* start EXCERPT TO READ *
# Brahms violin concerto



## Op.123 (Mar 25, 2013)

Just a quick question that was bothering me. 

Now I can hear many themes in the Brahms violin concerto but what is the main theme?


----------



## Mahlerian (Nov 27, 2012)

Burroughs said:


> Just a quick question that was bothering me.
> 
> Now I can hear many themes in the Brahms violin concerto but what is the main theme?


In which movement? Each one has its own main themes.


----------



## Manxfeeder (Oct 19, 2010)

I'm including this clip because it's the first one I saw on YouTube.

The first theme is stated fully by the violin at 4:45. The second theme starts at 6:29. There is a third theme at 7:24.


----------



## Andreas (Apr 27, 2012)

Manxfeeder said:


> The first theme is stated fully by the violin at 4:45. The second theme starts at 6:29. There is a third theme at 7:24.


2:34 is a variation of the theme stated in 7:24, isn't it? And 6:29 sounds like a treatment of the first theme to me.


----------



## Op.123 (Mar 25, 2013)
* end EXCERPT TO READ *
▶ _WRITTEN TASK_
List every distinct video timestamp mentioned in the forum thread about the Brahms violin concerto, in the order each first appears.
* start RECORD EXTRACTS *
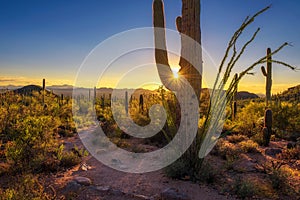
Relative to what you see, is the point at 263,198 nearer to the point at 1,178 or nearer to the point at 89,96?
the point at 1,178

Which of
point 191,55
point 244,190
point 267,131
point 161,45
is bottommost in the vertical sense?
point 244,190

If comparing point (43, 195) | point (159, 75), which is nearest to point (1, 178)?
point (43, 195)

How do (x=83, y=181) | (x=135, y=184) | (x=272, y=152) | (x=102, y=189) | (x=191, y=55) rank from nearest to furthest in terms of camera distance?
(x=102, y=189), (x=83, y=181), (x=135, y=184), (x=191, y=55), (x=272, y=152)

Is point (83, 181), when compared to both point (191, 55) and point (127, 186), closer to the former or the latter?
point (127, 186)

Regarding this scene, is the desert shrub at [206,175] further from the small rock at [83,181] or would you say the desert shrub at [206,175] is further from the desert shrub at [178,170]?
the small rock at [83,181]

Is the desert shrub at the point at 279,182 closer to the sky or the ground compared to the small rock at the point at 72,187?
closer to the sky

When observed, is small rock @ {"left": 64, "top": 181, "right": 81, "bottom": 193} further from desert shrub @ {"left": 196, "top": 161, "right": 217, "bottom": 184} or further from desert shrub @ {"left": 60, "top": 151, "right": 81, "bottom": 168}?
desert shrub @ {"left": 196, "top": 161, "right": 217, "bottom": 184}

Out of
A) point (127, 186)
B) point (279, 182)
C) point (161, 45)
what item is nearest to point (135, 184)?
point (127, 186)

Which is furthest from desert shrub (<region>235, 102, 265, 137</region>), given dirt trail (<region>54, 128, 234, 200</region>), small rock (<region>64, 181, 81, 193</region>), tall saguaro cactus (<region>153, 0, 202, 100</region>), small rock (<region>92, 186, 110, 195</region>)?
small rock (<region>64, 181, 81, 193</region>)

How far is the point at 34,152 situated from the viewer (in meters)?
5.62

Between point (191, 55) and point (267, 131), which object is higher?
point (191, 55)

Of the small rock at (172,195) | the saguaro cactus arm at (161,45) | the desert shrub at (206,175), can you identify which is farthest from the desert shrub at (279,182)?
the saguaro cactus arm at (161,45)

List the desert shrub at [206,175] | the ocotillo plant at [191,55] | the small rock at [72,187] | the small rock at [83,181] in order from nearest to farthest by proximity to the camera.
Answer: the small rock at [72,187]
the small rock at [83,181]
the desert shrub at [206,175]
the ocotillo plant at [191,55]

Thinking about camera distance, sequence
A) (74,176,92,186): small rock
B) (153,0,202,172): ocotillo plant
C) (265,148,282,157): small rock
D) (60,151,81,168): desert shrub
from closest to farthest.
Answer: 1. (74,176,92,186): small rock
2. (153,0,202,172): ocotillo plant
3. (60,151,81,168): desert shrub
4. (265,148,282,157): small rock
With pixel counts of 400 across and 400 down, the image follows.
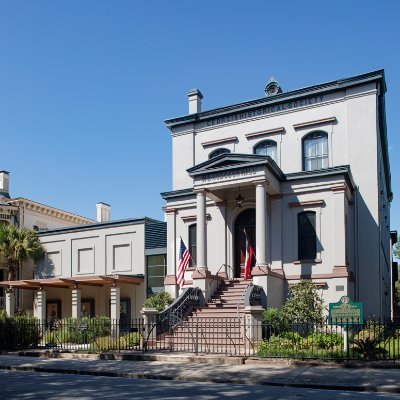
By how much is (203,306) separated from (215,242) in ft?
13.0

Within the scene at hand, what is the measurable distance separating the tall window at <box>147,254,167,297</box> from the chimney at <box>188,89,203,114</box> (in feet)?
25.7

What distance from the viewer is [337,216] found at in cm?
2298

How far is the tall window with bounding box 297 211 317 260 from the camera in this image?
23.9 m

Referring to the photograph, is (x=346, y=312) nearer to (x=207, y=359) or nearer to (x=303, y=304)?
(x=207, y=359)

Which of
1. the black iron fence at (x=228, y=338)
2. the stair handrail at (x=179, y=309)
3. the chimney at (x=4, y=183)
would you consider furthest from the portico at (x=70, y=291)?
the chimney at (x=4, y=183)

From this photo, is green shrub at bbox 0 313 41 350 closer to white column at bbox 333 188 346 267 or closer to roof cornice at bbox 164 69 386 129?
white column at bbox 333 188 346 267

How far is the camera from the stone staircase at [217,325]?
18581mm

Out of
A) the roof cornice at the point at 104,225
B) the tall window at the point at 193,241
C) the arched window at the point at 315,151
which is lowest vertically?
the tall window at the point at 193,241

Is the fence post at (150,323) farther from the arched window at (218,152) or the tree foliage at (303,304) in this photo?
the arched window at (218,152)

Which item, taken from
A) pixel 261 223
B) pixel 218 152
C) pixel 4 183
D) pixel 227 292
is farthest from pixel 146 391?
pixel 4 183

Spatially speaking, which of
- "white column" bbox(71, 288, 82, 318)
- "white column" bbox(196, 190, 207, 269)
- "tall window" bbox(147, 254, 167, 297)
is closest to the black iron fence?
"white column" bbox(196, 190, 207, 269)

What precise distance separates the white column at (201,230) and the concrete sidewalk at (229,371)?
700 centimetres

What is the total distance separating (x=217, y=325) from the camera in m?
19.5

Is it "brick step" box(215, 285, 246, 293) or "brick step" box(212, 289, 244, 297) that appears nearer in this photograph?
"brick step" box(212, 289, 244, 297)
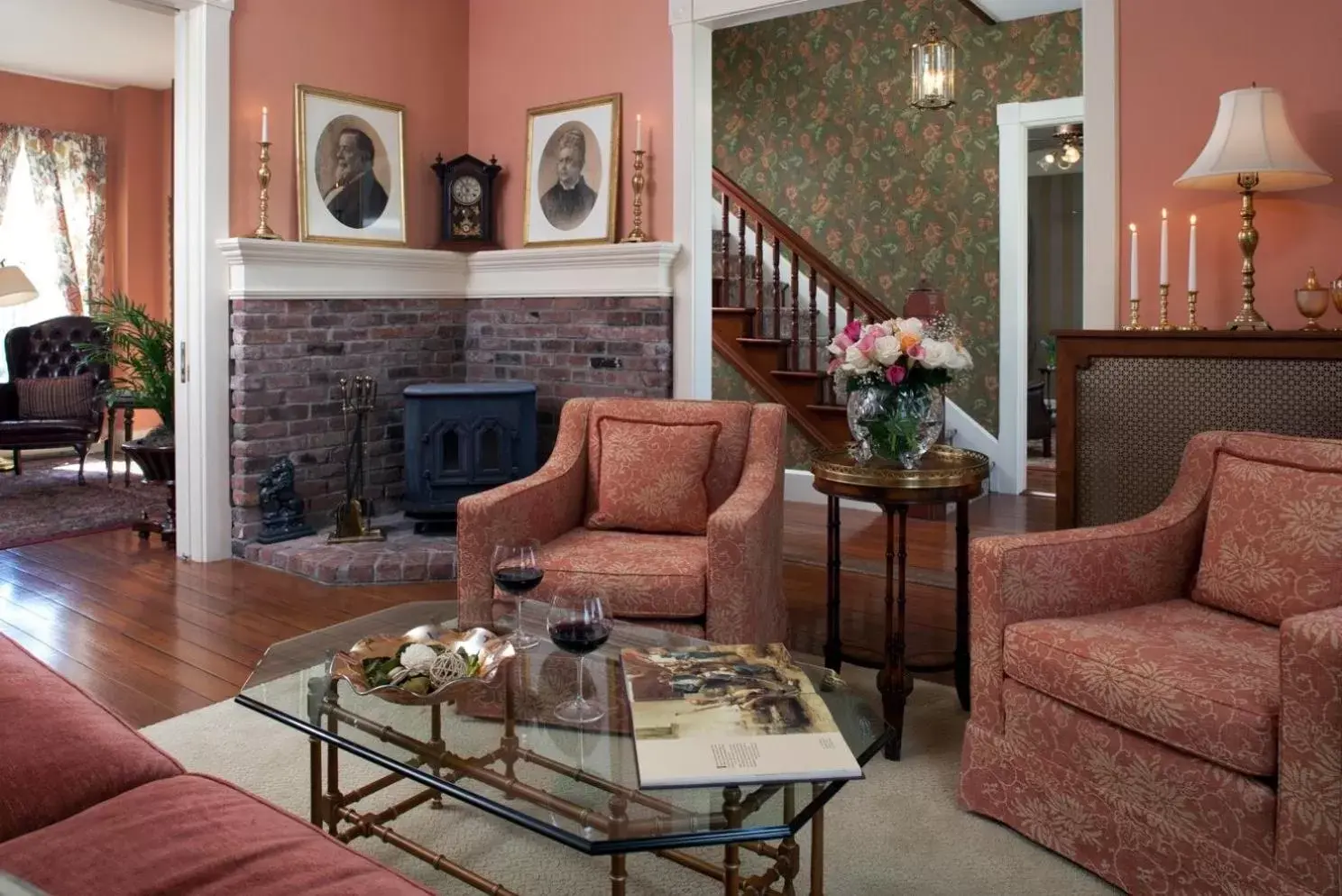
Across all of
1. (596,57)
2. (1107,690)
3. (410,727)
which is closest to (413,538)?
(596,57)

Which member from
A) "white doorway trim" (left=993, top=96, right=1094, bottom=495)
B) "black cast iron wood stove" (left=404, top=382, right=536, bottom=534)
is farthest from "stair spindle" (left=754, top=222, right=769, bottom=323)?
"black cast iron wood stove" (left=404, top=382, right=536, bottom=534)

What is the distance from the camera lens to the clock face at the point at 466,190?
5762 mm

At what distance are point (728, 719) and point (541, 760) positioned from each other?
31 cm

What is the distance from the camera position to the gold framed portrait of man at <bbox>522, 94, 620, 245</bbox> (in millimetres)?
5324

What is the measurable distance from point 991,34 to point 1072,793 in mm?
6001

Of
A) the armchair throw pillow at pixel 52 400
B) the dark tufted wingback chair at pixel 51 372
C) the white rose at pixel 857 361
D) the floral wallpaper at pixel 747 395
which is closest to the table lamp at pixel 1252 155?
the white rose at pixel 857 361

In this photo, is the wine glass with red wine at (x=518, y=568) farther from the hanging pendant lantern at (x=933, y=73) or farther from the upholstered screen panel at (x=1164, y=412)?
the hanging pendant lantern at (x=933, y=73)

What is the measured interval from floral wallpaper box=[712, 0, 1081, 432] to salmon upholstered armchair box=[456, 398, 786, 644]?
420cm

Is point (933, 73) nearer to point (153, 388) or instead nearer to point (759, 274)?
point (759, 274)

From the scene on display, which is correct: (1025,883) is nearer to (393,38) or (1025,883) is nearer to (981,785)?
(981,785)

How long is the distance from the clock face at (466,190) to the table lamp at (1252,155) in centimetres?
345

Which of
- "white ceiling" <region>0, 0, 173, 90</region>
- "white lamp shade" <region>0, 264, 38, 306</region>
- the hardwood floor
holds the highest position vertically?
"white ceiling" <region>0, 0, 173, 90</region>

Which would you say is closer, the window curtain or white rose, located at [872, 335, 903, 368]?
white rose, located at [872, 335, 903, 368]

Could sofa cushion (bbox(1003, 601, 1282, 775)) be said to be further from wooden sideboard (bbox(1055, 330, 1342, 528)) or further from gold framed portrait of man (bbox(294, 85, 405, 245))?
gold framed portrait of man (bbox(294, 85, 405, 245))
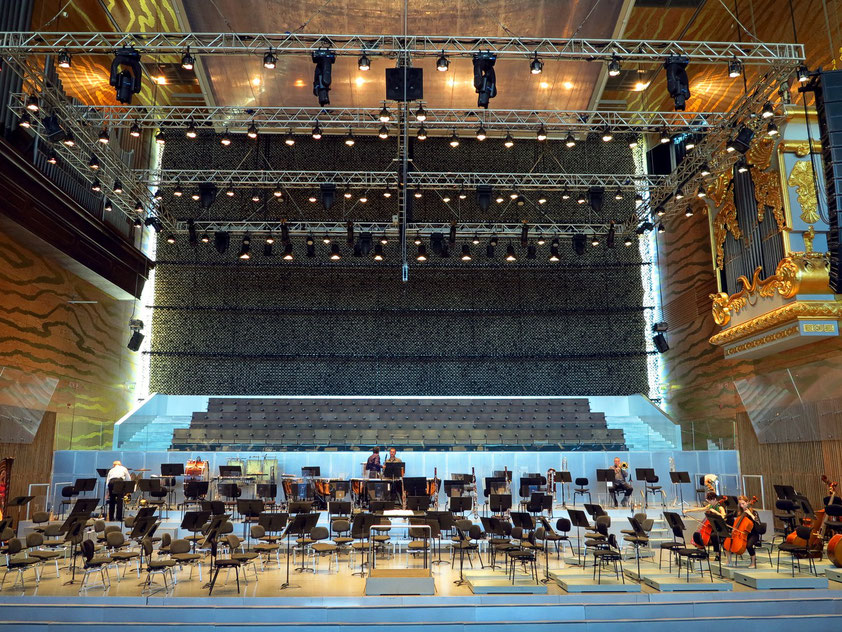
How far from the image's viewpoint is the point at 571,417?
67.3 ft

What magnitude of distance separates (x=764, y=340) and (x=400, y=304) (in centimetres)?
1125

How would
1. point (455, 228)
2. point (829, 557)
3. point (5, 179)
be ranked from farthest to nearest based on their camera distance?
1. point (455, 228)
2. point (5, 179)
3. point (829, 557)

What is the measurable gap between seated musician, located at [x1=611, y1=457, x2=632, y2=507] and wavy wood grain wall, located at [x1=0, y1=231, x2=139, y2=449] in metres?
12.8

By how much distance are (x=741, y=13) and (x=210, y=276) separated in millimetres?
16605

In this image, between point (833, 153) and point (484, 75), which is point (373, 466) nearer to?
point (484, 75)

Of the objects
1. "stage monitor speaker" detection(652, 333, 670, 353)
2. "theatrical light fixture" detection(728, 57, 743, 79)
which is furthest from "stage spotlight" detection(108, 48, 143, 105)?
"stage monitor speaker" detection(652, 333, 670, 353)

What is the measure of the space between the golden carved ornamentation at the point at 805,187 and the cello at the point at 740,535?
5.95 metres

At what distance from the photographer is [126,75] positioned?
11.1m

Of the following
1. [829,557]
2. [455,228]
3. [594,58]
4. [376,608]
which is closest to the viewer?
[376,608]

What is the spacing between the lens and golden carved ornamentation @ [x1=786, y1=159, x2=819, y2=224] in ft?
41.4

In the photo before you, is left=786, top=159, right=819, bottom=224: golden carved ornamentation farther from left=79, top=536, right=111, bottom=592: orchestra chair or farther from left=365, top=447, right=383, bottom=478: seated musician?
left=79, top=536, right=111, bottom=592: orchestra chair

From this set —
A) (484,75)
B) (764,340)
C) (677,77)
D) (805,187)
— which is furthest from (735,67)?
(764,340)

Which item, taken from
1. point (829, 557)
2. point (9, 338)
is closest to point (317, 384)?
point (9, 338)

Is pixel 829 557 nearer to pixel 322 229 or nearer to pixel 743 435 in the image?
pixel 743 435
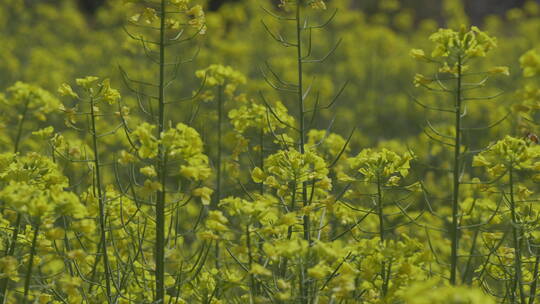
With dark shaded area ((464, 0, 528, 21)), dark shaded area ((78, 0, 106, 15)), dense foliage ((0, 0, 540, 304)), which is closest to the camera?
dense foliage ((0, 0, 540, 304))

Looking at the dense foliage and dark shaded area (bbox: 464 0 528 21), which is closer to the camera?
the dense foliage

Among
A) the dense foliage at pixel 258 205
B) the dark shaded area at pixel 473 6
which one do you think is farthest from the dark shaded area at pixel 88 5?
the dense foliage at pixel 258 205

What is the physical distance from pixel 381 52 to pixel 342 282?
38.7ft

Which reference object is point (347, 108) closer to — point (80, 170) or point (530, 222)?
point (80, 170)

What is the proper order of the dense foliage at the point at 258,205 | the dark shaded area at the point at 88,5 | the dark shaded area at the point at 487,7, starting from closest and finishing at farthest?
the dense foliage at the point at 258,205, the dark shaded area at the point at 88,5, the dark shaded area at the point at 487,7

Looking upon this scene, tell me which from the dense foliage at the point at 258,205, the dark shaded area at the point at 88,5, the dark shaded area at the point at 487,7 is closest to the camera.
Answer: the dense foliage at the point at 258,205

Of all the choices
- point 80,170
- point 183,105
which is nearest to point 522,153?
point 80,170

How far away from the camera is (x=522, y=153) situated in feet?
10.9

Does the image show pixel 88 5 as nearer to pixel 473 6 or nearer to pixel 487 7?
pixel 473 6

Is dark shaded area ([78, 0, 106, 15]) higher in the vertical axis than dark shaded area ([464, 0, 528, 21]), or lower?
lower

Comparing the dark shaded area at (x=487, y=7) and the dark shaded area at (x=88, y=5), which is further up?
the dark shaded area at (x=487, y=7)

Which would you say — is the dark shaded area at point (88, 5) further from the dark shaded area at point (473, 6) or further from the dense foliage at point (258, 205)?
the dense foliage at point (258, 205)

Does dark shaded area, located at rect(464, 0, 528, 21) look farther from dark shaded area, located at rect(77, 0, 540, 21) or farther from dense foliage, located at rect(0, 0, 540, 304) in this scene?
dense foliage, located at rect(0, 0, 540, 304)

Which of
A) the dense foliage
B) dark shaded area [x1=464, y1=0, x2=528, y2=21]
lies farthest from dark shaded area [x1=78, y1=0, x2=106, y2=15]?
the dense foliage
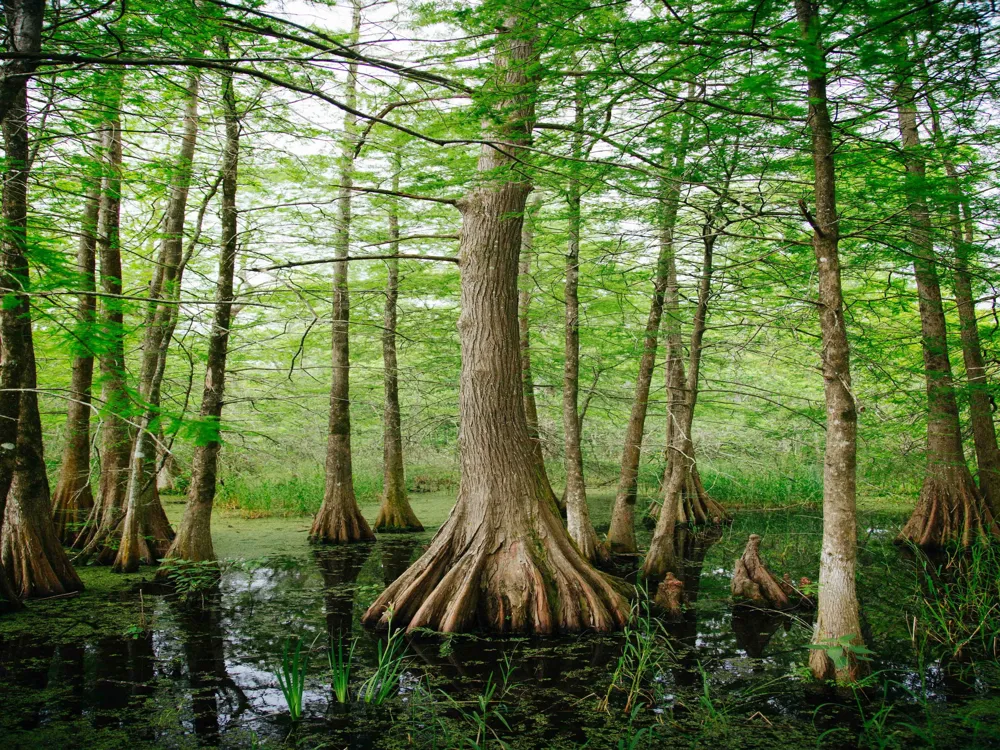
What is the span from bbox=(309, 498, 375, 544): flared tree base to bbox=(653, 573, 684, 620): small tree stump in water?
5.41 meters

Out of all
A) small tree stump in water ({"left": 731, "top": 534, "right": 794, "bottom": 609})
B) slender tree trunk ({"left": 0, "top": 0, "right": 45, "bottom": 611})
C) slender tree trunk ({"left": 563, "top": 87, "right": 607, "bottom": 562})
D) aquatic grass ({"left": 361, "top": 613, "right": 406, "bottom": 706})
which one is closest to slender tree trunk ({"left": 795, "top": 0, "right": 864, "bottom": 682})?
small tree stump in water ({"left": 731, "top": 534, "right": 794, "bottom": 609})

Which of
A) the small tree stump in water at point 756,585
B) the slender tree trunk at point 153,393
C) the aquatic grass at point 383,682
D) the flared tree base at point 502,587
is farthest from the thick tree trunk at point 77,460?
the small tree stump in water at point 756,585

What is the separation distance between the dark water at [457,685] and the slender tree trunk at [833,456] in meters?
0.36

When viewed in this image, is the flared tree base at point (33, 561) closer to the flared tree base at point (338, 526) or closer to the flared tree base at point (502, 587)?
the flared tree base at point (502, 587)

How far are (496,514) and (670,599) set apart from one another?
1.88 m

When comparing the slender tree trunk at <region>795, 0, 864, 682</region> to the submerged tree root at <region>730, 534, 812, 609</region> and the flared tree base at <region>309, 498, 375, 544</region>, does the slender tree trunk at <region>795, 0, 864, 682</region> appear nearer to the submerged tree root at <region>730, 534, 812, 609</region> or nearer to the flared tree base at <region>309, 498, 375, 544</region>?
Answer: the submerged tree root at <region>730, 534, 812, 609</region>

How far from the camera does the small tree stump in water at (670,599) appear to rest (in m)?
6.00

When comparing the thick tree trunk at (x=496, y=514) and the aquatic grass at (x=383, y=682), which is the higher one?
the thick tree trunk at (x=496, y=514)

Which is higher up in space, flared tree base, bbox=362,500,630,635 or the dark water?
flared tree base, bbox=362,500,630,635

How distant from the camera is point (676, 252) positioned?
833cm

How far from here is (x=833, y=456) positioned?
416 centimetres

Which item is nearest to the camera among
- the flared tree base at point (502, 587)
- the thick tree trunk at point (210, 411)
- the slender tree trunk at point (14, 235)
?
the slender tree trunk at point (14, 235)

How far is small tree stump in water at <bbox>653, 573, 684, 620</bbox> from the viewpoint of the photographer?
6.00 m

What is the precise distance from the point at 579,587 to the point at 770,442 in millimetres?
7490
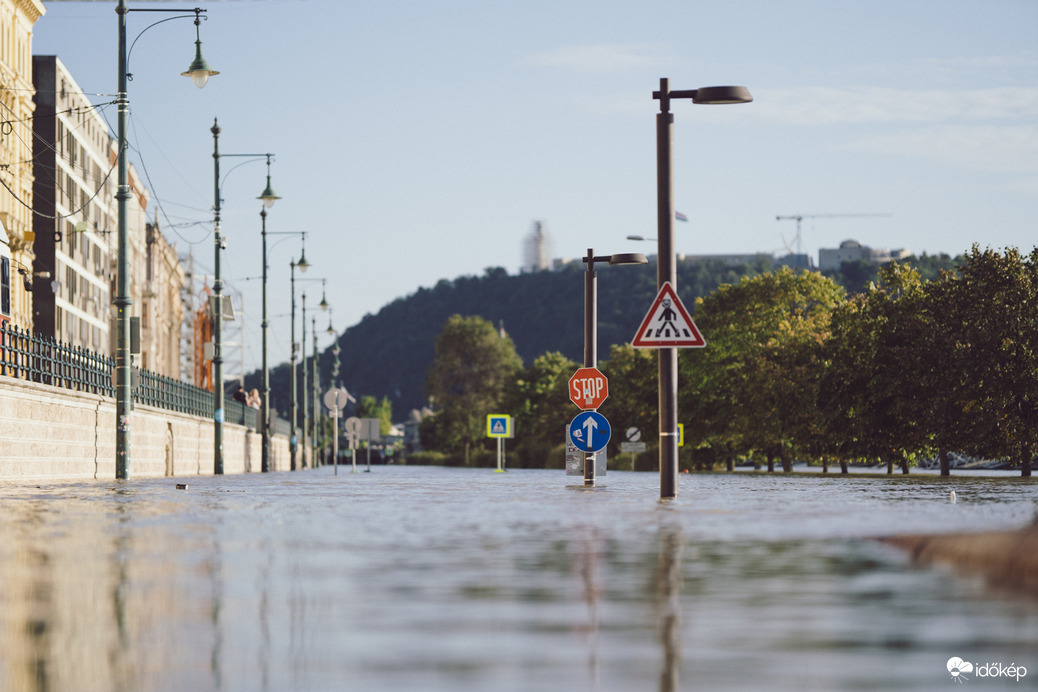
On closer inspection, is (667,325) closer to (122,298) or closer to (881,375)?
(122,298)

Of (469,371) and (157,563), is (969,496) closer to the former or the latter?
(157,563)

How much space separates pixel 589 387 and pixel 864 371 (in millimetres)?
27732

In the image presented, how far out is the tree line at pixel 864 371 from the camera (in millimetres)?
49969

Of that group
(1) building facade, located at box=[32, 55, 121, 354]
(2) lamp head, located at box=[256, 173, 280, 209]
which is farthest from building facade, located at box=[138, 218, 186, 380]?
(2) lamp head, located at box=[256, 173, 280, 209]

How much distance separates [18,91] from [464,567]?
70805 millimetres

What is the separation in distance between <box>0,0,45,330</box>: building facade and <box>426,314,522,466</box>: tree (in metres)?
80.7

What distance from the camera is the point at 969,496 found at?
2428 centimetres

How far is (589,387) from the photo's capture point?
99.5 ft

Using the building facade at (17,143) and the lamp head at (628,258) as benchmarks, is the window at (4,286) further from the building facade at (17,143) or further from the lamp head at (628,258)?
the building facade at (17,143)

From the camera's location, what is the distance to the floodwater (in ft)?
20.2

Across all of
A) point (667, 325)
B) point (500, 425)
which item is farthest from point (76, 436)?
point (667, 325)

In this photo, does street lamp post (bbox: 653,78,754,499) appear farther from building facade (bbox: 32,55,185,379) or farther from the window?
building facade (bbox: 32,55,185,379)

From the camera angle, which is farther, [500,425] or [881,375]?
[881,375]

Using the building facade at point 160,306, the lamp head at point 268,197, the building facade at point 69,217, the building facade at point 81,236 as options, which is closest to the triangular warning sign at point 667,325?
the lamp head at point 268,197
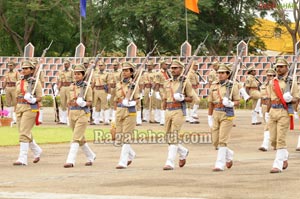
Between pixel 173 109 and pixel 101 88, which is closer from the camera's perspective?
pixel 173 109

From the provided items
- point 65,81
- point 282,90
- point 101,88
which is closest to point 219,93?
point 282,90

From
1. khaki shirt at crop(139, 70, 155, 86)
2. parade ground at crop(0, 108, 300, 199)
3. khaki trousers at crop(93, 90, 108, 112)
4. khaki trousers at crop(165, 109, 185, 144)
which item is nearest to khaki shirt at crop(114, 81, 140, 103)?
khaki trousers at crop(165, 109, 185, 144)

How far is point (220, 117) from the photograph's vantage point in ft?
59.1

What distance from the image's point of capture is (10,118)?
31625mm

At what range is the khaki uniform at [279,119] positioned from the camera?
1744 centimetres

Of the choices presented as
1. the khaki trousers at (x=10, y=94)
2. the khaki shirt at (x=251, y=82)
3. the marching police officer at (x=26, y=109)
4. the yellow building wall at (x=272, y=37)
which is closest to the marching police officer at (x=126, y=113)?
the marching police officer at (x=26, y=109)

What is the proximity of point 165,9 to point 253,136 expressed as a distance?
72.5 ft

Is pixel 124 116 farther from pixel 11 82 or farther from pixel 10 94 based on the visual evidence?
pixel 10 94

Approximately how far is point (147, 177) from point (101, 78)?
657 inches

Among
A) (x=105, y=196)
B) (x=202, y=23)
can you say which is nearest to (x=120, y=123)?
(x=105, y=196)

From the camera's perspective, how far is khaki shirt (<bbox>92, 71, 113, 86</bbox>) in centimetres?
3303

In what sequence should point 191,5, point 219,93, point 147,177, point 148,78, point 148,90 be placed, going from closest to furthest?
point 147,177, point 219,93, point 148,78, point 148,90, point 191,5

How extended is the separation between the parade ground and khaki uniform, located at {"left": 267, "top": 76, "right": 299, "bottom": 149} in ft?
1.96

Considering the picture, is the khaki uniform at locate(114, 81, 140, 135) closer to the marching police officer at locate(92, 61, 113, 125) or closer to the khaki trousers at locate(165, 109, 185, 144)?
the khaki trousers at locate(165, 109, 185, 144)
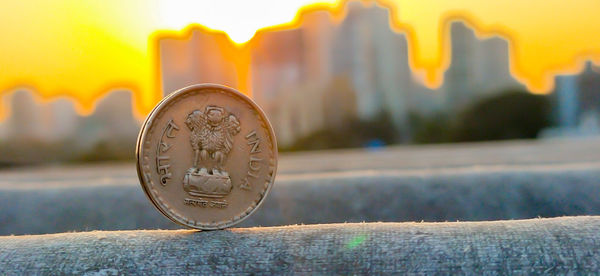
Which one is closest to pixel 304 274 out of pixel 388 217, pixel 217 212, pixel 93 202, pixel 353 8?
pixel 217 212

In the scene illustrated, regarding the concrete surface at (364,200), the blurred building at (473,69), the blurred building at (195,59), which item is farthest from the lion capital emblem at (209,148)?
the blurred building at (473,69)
* end RECORD EXTRACTS *
▶ _ANSWER FOR THE TASK_
4:45, 6:29, 7:24, 2:34